(Spatial question records)
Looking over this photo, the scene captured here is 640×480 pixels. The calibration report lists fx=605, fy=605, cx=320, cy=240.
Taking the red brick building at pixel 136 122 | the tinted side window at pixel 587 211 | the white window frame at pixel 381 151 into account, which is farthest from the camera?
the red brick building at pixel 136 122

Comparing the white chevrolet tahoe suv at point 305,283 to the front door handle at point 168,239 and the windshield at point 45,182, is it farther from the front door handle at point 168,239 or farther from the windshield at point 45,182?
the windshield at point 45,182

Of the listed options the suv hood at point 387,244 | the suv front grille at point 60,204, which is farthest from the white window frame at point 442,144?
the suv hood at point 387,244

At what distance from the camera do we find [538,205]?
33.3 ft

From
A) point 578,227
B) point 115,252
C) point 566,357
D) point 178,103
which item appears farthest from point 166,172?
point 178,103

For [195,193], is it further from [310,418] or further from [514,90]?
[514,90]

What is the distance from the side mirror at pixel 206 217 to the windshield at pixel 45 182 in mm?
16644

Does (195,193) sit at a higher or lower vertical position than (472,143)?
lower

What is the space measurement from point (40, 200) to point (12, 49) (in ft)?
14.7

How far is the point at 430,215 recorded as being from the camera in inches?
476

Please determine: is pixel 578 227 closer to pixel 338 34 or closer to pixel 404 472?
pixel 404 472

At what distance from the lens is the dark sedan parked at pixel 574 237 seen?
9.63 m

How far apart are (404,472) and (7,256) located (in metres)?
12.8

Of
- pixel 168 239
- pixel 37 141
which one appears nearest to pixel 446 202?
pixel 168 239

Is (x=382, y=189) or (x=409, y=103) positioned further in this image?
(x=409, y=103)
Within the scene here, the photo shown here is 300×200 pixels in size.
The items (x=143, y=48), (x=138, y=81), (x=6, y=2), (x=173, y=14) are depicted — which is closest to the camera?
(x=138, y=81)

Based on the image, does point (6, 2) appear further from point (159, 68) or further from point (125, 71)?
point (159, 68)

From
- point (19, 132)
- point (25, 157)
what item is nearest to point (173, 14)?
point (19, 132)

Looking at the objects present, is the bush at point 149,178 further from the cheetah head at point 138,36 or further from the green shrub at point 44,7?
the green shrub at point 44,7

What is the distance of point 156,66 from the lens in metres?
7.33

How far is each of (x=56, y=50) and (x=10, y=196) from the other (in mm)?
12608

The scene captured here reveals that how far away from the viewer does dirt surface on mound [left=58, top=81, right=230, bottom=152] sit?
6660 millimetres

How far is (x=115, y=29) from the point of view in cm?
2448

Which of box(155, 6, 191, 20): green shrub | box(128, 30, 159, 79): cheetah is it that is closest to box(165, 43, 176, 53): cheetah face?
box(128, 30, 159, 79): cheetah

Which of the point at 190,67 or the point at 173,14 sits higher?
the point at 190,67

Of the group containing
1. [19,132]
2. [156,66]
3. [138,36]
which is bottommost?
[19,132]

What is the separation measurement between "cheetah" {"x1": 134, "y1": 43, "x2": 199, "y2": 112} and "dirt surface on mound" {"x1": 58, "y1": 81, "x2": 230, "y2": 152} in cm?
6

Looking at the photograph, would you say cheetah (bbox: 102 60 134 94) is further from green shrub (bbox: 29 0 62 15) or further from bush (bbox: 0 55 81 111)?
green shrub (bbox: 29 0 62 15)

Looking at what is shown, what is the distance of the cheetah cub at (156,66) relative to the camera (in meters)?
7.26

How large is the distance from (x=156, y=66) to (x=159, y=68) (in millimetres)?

▸ **DIRECTION**: Please copy out the whole listing above word for word, leaving out no lines.

▸ **SOLUTION**:
Looking over this photo, the scene captured here is 640×480 pixels. The calibration report lists fx=605, fy=605, cx=320, cy=240.
Taking the red brick building at pixel 136 122 | the tinted side window at pixel 587 211 | the white window frame at pixel 381 151 into account, which is farthest from the camera?
the red brick building at pixel 136 122

Comparing the white chevrolet tahoe suv at point 305,283 to the front door handle at point 168,239 and the windshield at point 45,182, is it farther from the front door handle at point 168,239 or farther from the windshield at point 45,182?
the windshield at point 45,182

Of the listed options the suv hood at point 387,244 | the suv front grille at point 60,204, which is farthest from the white window frame at point 442,144?
the suv hood at point 387,244

At what distance from the camera do we find [538,205]?
33.3 ft

From
A) point 578,227
B) point 115,252
C) point 566,357
D) point 178,103
which item appears farthest from point 166,172?
point 178,103

For [195,193], is it further from [310,418] or further from [514,90]?
[514,90]

What is the distance from the side mirror at pixel 206 217 to the windshield at pixel 45 182 in mm?
16644

Does (195,193) sit at a higher or lower vertical position than (472,143)?
lower

What is the space measurement from point (40, 200) to point (12, 49) (in ft)?
14.7

How far is the point at 430,215 recorded as being from the camera in inches?
476

Please determine: is pixel 578 227 closer to pixel 338 34 or closer to pixel 404 472?
pixel 404 472

At what distance from the lens is the dark sedan parked at pixel 574 237 seen?
9.63 m

How far apart are (404,472) and (7,256) located (in metres)?
12.8

Of
- pixel 168 239
- pixel 37 141
which one appears nearest to pixel 446 202?
pixel 168 239

Is (x=382, y=189) or (x=409, y=103) positioned further in this image?
(x=409, y=103)
Within the scene here, the photo shown here is 300×200 pixels in size.
The items (x=143, y=48), (x=138, y=81), (x=6, y=2), (x=173, y=14) are depicted — which is closest to the camera?
(x=138, y=81)

Based on the image, does point (6, 2) appear further from point (159, 68) or further from point (125, 71)?
point (159, 68)

From
- point (19, 132)
- point (25, 157)
what item is nearest to point (173, 14)?
point (19, 132)

Looking at the objects present, is the bush at point 149,178 further from the cheetah head at point 138,36 or further from the green shrub at point 44,7?
the green shrub at point 44,7

What is the distance of point 156,66 from the lens in metres?
7.33

How far is each of (x=56, y=50) and (x=10, y=196) from the other (in mm)?
12608

The scene captured here reveals that how far away from the viewer does dirt surface on mound [left=58, top=81, right=230, bottom=152] sit?
6660 millimetres

How far is (x=115, y=29) from the point of view in cm?
2448

Which of box(155, 6, 191, 20): green shrub | box(128, 30, 159, 79): cheetah is it that is closest to box(165, 43, 176, 53): cheetah face?
box(128, 30, 159, 79): cheetah

Which of the point at 190,67 or the point at 173,14 sits higher?
the point at 190,67

Of the group containing
1. [19,132]
2. [156,66]
3. [138,36]
which is bottommost?
[19,132]

What is the separation measurement between "cheetah" {"x1": 134, "y1": 43, "x2": 199, "y2": 112} and "dirt surface on mound" {"x1": 58, "y1": 81, "x2": 230, "y2": 152} in cm?
6

Looking at the photograph, would you say cheetah (bbox: 102 60 134 94) is further from green shrub (bbox: 29 0 62 15) or further from bush (bbox: 0 55 81 111)?
green shrub (bbox: 29 0 62 15)

Looking at what is shown, what is the distance of the cheetah cub at (156,66) relative to the camera (in meters)?
7.26

How large is the distance from (x=156, y=66) to (x=159, y=68) (in millimetres)?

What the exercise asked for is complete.